電話帳に登録してある20人が人質に取られている。そんな感覚だ。
『絆は大切だよな?おまえが殺ったんじゃないって信じるよ』
釈放されたのは午前5時だ。
スカイラインってゆースポーツカーを沢尻から与えられた。GPSが仕込まれているらしい。
野火駅西口にあるエイトテンってコンビニで菓子パンとカフェオレっちゅー粗末な朝食を買って、アイドリングしながら食べた。
オッサンが注意しようと近づいてきた。
バスンッ!銃声がして、オッサンの頭がスイカみたく弾けた。
『路駐には気をつけろ?』
沢尻の幻聴が聞こえた。
スカイラインを駆って工場街に向かった。
フェニックスからボールペン工場に派遣されていた。8時からの勤務なのでまだ時間があるが、自宅に戻る気にならなかった。

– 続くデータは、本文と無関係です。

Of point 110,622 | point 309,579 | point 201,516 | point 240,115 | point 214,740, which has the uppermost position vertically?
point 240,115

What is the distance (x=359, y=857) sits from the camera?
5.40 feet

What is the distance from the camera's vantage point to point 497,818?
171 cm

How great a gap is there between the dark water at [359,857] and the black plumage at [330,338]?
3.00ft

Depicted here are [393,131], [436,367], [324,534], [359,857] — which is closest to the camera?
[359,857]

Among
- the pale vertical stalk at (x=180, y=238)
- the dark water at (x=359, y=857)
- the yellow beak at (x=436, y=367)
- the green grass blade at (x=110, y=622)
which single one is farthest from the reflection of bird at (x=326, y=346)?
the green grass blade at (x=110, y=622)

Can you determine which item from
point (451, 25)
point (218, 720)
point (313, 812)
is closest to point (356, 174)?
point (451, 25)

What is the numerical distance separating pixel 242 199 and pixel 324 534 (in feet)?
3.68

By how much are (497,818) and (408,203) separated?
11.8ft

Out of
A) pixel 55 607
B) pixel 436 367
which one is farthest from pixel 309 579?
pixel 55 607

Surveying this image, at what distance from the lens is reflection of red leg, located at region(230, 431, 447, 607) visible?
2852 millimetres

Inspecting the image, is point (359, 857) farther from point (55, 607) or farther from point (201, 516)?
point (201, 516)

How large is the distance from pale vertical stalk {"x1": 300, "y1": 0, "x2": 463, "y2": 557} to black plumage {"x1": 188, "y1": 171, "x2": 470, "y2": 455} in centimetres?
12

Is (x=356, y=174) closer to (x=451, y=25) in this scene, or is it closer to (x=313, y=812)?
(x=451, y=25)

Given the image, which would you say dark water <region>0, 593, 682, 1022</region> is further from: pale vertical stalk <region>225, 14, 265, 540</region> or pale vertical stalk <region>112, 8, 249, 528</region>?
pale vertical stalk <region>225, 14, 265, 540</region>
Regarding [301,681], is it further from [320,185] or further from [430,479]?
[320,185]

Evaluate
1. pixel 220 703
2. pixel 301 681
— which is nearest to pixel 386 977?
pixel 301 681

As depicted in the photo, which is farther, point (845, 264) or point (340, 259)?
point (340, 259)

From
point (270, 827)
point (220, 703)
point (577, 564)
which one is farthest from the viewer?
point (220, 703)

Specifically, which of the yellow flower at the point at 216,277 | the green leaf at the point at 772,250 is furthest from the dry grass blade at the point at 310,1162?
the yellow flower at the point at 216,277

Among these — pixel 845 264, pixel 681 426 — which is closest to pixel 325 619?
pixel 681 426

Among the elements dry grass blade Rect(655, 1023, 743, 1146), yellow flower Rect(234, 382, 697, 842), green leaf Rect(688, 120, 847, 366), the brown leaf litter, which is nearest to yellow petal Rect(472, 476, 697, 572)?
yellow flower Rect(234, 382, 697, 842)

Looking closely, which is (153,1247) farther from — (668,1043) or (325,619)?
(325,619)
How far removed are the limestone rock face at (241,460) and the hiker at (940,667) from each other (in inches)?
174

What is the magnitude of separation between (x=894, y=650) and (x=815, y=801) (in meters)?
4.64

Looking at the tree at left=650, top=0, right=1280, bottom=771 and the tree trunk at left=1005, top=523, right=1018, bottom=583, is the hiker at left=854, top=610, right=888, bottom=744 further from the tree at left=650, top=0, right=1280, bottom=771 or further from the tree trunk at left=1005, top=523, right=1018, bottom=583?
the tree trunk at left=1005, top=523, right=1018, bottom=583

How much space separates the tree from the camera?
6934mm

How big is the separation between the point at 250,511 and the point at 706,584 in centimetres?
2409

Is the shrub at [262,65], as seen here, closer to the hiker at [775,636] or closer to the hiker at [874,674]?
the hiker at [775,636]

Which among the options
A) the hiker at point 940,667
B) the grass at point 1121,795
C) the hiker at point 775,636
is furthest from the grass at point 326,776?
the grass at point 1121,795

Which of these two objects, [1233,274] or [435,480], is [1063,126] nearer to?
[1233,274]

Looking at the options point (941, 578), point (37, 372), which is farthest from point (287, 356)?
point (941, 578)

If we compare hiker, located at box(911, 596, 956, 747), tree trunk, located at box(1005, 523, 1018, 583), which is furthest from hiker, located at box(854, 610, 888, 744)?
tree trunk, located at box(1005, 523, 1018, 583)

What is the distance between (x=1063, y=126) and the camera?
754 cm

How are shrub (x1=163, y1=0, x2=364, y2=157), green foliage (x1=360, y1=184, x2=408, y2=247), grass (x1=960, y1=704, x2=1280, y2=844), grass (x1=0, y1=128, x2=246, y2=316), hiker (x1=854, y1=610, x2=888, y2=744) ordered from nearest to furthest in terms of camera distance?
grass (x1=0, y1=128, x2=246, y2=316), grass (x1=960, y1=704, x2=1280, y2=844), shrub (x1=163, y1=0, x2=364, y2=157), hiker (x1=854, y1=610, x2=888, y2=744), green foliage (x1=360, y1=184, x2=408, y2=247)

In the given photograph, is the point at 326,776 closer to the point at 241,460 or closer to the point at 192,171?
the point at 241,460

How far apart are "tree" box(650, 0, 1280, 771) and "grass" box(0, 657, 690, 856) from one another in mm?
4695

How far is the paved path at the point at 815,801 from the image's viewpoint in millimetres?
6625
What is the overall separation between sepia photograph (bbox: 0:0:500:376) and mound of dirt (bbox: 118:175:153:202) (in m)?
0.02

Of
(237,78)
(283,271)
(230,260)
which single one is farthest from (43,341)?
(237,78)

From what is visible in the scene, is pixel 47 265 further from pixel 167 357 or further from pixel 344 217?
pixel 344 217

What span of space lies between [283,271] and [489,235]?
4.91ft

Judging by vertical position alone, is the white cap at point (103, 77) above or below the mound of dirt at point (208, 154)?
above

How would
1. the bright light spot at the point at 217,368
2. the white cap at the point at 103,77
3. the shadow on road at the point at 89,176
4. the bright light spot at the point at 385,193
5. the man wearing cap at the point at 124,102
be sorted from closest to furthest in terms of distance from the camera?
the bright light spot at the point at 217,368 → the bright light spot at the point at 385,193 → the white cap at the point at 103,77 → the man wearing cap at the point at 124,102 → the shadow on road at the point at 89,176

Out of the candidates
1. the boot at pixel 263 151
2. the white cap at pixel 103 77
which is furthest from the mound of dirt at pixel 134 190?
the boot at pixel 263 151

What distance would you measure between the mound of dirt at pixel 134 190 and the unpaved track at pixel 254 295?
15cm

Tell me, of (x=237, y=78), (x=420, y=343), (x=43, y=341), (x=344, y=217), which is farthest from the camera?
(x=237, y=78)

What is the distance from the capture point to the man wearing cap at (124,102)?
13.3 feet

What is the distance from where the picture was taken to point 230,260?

工場の近くにあるバイソンってコンビニの駐車場に逃げ込んだ。ラジオを子守唄に仮眠を取ろう。
チャンネルは79,5だ。
《おっしゃるとおりです》
DJの声がスピーカーから聞こえてくる。
アライグマに似たデカイ猫が店先にいる。
メインクーンって種族だったな?
奴は利口な猫でさ?物を持ったり、棚の戸を開けたり、トイレを流したり出来る。彼岸花にいる障害者たちより知能は高いはずだ。
奴の手に何かが握られていた。
それは紛れもなく人間の指だった。
そんな状況でも眠気には勝てず、シマウマにまたがり草原を駆ける夢を見た。
目を覚ますとメインクーンは消えていた。
時刻を見てビックリした。4:32…………時間が巻き戻っている。薄闇のなかにカラスの不気味な声が響いている。
フリオーソ的な風が吹いている。
音楽用語で荒れ狂うって意味だ。
美女が窓の外に立っていた。
茶色がかった大きな瞳、ユルフワな髪、ベージュのスーツ。
大学時代につきあっていた涼子にどことなく似ていた。23の誕生日の夜に別れた。
9月12日、あの夜もヒドイ嵐だった。
パワーウィンドゥを下ろした。
「やぁ?涼子、久しぶり」
声を掛けたが彼女には表情がなかった。
左手の中指が欠損していた。
「涼子!まさか、おまえ…………?」
「君のせいよ?ワタシの命を返して」
そこで夢から覚めた。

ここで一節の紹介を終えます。